** Data shown follows **
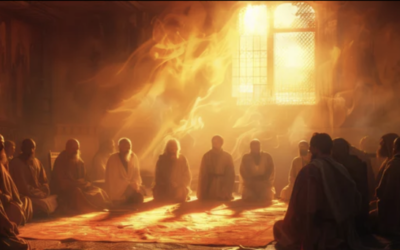 Sunday Service, May 24, 2026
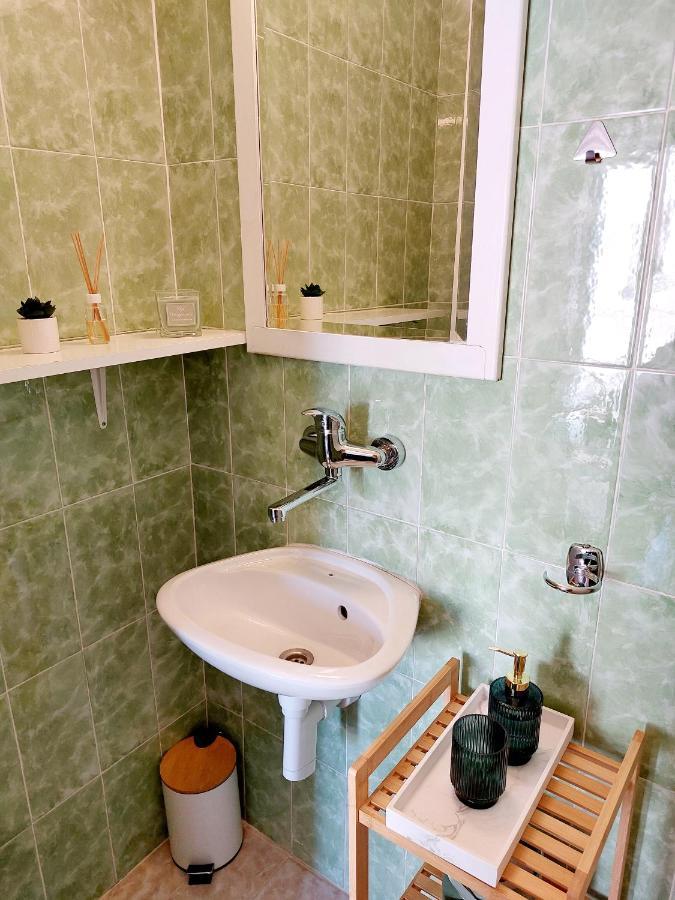 Appartamento Amari-Zaton Zaton  Esterno foto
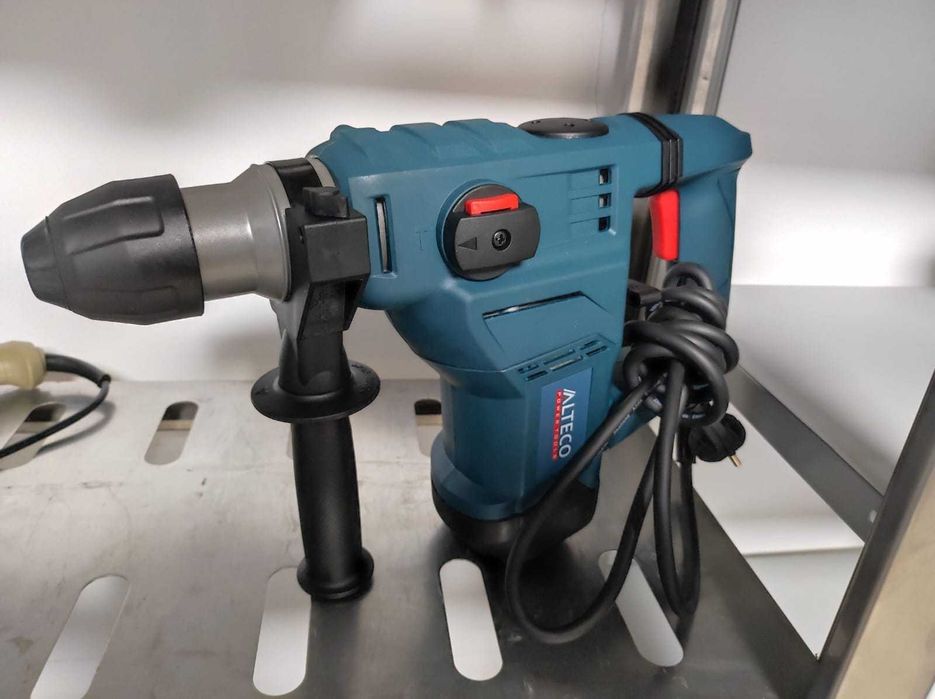 Аренда Инструмента. Перфоратор от 900 тг Прокат Инструмента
** End of Data shown **
**What you have to do:**
Output the whole listing again, exactly, without its pictures.

**Answer space:**
 Sunday Service, May 24, 2026
 Appartamento Amari-Zaton Zaton  Esterno foto
 Аренда Инструмента. Перфоратор от 900 тг Прокат Инструмента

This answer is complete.